The Packing

In 1611, Johannes Kepler was asked a simple question by his friend Thomas Harriot: what is the most efficient way to stack cannonballs? Kepler proposed that the arrangement used by every greengrocer — each ball nestled into the hollow formed by three below it, the pattern alternating in a regular way — is optimal. Each sphere touches twelve neighbors. The arrangement fills approximately 74.05 percent of the available space. No denser packing exists.

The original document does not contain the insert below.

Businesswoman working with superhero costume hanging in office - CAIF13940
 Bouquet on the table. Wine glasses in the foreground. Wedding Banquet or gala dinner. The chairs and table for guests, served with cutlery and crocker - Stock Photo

Kepler offered no proof. He published the conjecture as part of a pamphlet on snowflakes — Strena seu de Nive Sexangula, a New Year's gift for Harriot — and moved on. The conjecture stood unproven for 387 years. Carl Friedrich Gauss proved in 1831 that Kepler's arrangement is the densest regular packing. But the harder question remained: could some irregular, aperiodic arrangement beat it? In 1953, László Fejes Tóth showed that the problem could in principle be reduced to a finite number of cases, but the number was astronomical. Thomas Hales began his proof in 1992 and completed it in 1998, using interval arithmetic and exhaustive computer verification of over five thousand configurations. The referees, after four years of review, said they were 99 percent certain the proof was correct. Hales then spent the next sixteen years building a formal verification in the HOL Light and Isabelle proof assistants. The Flyspeck project completed in 2014. The conjecture was settled.

The answer had been sitting on every fruit stand in the world for four centuries. The proof required a supercomputer and two decades. The gap between the answer and the reason for the answer is the entire subject.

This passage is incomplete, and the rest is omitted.